The great black-backed gull
Yesterday was an absolutely gorgeous trip to Crane Beach. Crane Beach is spectacular anytime of year, but particularly gorgeous in October, when the crowds of beach goers are gone for the season and you can more quietly reflect on the sea, the surf, and the birds. I took figure 1 of a great black-backed gull, Larus marinus. The great part refers to the fact that this is the largest species of gull in the world. Typical wingspans are five to five and a half feet! The black-backed part is, well, that is kind of obvious.
This fellow is delighted to have grabbed a tasty clam from the receding tidewaters. Now to crack it open, simply done by flying high and dropping it on a rock.
Canon T2i with EF 70-200 mm Lf/4 USM lens at mm, ISO 400, AE Priority Mode 1/1000th sec at f/7.1 with no exposure compensation, and I got away with pattern focusing.
A Wizard on Front Street
I was very taken by the bright and shiny wizard or warlock costume going down Salem’s Front Street during last Thursday’s Halloween Parade. I took the photograph that is the basis of Figure1 with my iPhone XS but, as with the gossamer dancer, the lack of facial detail and the pixelation of the night photograph troubled me. Also some of the people and objects in the background were distracting. So again, as with the gossamer dancer, I resorted to stylization in PRISMA and was quite happy with the final result of fantasy that Figure 1 reveals. It all seems like a book illustration, perhaps this is the wizard Gandalf from The Hobbit and the Lord of the Rings!

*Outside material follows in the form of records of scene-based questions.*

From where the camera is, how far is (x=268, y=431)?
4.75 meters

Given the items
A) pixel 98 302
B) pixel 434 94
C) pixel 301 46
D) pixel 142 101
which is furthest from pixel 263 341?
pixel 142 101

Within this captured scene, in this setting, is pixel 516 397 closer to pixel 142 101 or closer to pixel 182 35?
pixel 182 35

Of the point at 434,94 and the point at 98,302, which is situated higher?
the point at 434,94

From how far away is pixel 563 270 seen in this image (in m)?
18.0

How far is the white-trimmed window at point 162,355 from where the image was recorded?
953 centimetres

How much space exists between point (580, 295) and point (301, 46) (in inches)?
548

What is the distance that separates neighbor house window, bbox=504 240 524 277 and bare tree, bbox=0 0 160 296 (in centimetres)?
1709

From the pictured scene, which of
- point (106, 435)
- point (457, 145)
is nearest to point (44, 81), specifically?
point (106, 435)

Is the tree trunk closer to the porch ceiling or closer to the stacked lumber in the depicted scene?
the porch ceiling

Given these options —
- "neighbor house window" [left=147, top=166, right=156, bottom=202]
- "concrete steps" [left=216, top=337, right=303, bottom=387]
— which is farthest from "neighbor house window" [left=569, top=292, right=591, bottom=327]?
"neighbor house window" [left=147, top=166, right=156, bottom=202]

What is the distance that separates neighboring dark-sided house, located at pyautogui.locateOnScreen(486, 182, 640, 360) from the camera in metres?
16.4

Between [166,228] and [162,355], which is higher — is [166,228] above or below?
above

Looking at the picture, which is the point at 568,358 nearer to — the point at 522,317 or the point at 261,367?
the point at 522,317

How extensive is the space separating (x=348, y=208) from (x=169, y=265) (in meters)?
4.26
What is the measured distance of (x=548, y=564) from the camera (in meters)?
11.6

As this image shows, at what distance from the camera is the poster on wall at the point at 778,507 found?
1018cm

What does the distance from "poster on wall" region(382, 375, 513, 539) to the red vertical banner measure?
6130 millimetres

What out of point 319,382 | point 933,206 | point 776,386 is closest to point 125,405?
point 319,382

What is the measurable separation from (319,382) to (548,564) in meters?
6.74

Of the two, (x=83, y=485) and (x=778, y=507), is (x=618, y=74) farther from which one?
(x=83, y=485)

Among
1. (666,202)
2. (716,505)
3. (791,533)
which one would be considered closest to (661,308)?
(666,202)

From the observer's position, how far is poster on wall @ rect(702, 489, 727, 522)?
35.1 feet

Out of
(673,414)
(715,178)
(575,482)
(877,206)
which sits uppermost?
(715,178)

Windaersheek Beach #2 – Avalon terrain
Figure 1 – is another image from last Sunday, a gloomy day, at Windaersheek Beach in Gloucester, MA. It shows Avalon terrain granite boulders rising from the sand. Avalonia was a microcontinent in the Paleozoic Its remaining lithospheric fragments underlie the eastern coast of North America. It bears its name from the Avalon Peninsula in Newfoundland.When you sit on a windy day and look out at the sea, such geological formations seem to call out to cousin boulders across the sea, these in Africa. It is a reminder of the age of the Earth and the physical forces that drive its evolution.
Canon T2i with EF 70-200 mm f/4L USM Lens at 98 mm, ISO 400, Aperture Priority AF Mode 1/100th sec at f/16 with no exposure compensation.